IT Cleanup in the Home Equity Aisle

Two risky strategies of the past - high-cost home equity loans made without tax and insurance escrow accounts, and the use of tech platforms siloed between different types of real estate lending - are coming back to bite mortgage lenders via tough new regulations.

On April 1, 2010, a much wider swath of loans, including hundreds of billions of dollars in new home equity loans, will be required by changes in the Truth in Lending Act's Regulation Z to carry escrow accounts, a measure many institutions are not prepared for from a systems perspective.

"First mortgages and products like home equity loans and are often on different platforms. Usually, if a software platform doesn't have mortgage capabilities, it can't manage an escrow account," says Cathy Martin, vp of consumer loan products at Fiserv. "Even though home equity loans are real estate-secured loans, they have been traditionally looked at as consumer products."

That's not good, since new Regulation Z rules for "higher-priced loans" require an escrow account for taxes and insurance on home equity loans. A higher-priced loan is defined as a consumer credit transaction secured by a principal dwelling with an annual percentage rate that's higher than the average prime mortgage offer rate for a comparable transaction on the date the interest rate is set. The triggers will be a rate that's 1.5 percentage points or more above for loans secured by a first lien on a dwelling; or 3.5 percentage points or higher for loans secured by a subordinate lien on a dwelling - the general parameters for subprime mortgages.

Mortgage consultant Richard Beidl says that for institutions that offer both first and second mortgages, compliance could be achieved by integrating the two platforms. But for institutions that offer only second mortgages, or outsource first mortgage processing - two industry subsets that include many community banks - the challenge becomes greater.

The choice is to build internally, or to turn to a hosted or outsourced solution - a more likely option, considering it can cost as much as $3 to $4 million to build an escrow management system. "An escrow management system is not a small undertaking," Beidl says, adding deposit management, payment tracking, keeping track of where and when taxes are due, and managing insurance are just part of the responsibilities inherent in managing escrow accounts.

"The new regs are great news for the Jack Henrys and the Fiservs of the world. Things would be pretty grim for IT spending if it wasn't for these new regs," says Ellen Carney, senior analyst for Forrester, adding more than half of banks say risk and compliance IT strategy is now a high priority.

For some institutions, the new requirement will be the first time they have had to plan for and manage escrow transactions. Martin says Fiserv is offering compliance services for the new rules via a pre-existing single-platform servicing strategy that can manage any type of loan, and about 25 percent of affected clients have migrated to the system.

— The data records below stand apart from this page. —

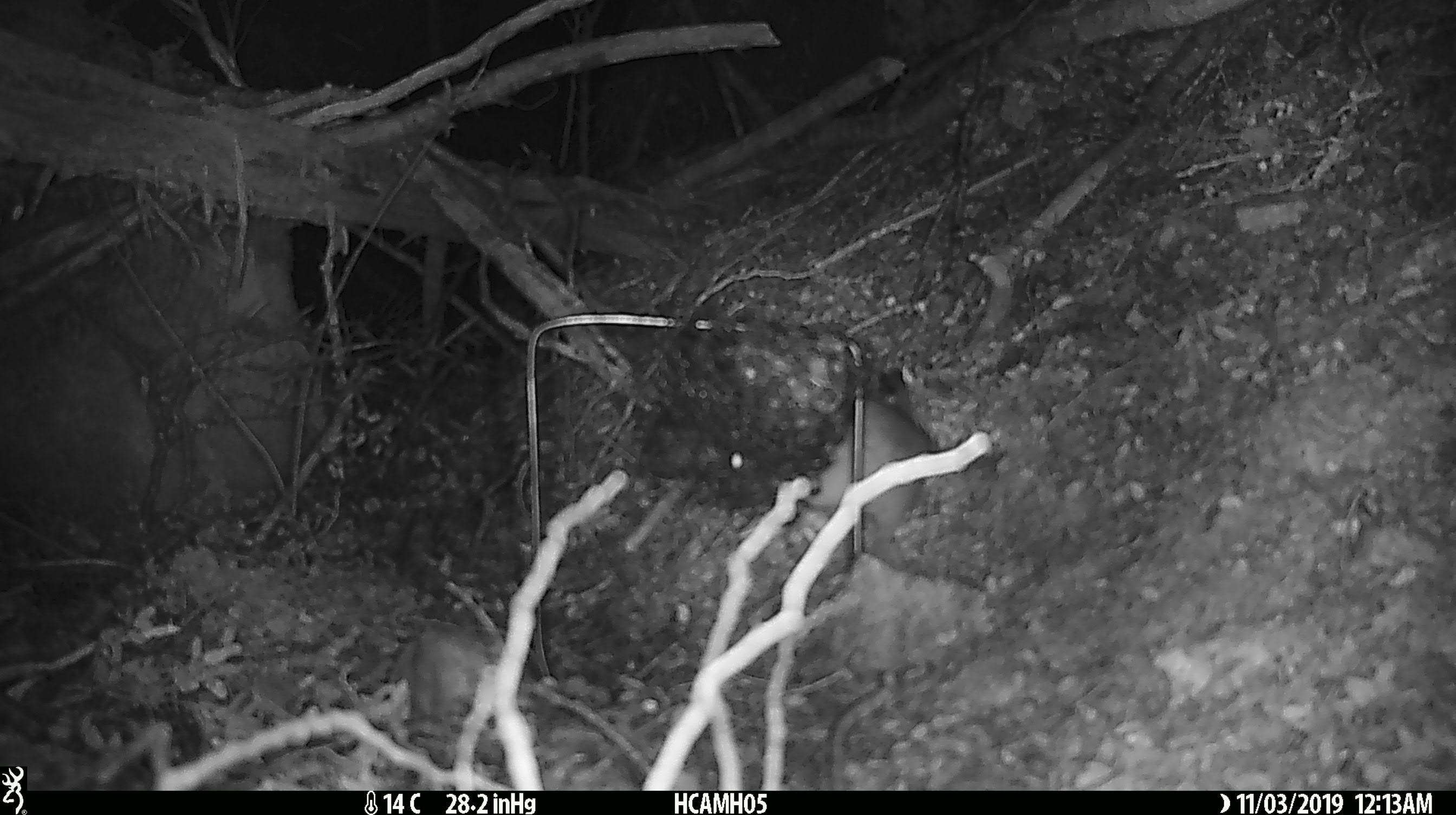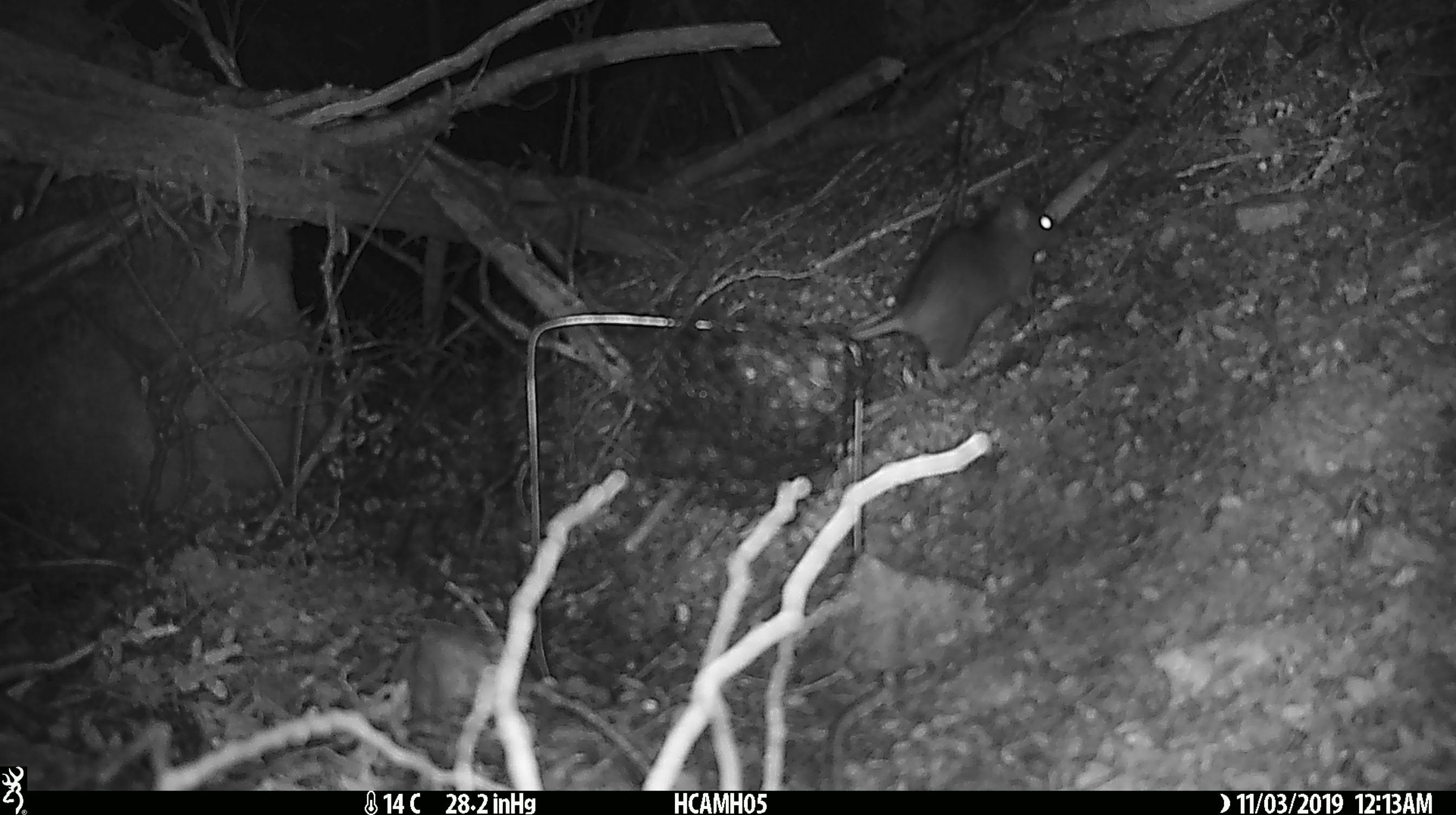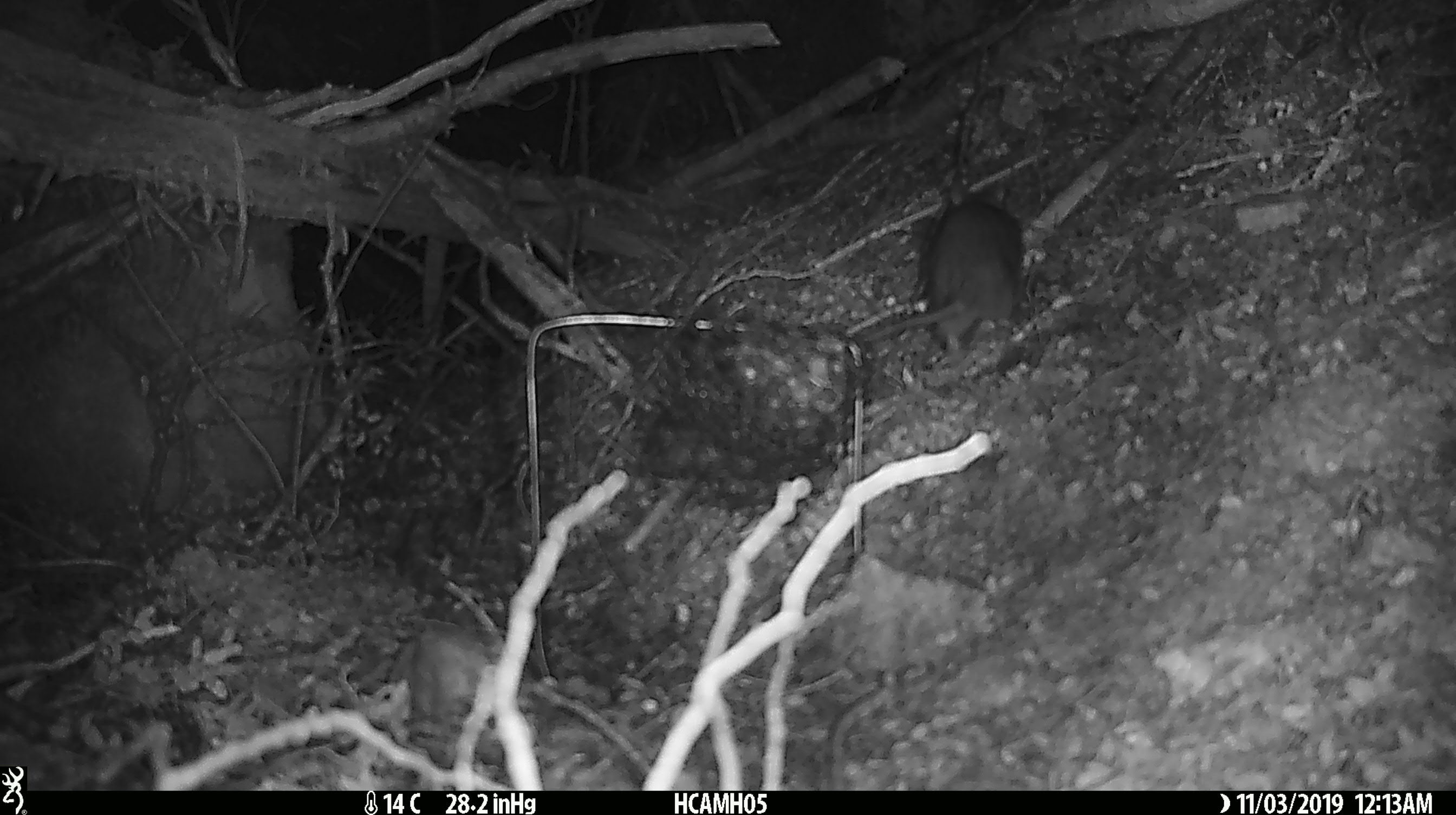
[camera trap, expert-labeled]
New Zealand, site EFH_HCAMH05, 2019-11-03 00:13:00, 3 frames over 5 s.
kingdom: Animalia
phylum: Chordata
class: Mammalia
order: Rodentia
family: Muridae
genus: Rattus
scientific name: Rattus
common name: rat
Rat (Rattus).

Dennis Gorges, corporate compliance manager for Jack Henry, says his firm has adjusted its system to add questions to be answered in mortgage documentation to establish escrow accounts. "Even for lenders that escrowed first mortgages before, the people who work on home equity loans may have not have any expertise on managing escrows."

Andrew Turner, svp of product management for business lending solutions for Metavante, says his firm, which has about 800 clients that may be impacted by the change, is offering ComplianceAnalyzer, along with its Loan Origination Studio product. Compliance analyzer IDs compliance violations, while LOS boards those loans including escrow accounts to core banking systems.

Shelley Leonard, svp of product strategy for Lender Processing Services, is offering clients the ability to leverage its mortgage system for home equity lending. "Institutions will have to be able to obtain information on what the insurance is, who the carrier is, what the payment is, so these amounts can be loaded into the system once the [HELOC] loan has closed," Leonard says.

While lenders grapple with changes in Reg Z, both lenders and tech firms await final word on additional changes to RESPA, due in early 2010 - that may require changes to a variety of disclosures - timing of statement notifications and the placements of disclosures on mortgage statements. The tech execs says these regs will require IT changes for both the vendors and banks. Jack Henry's Gorges, for example, says his firm is examining additional fields it may add to respond to new disclosure requirements, but it generally doesn't do formal coding until new regulations are final.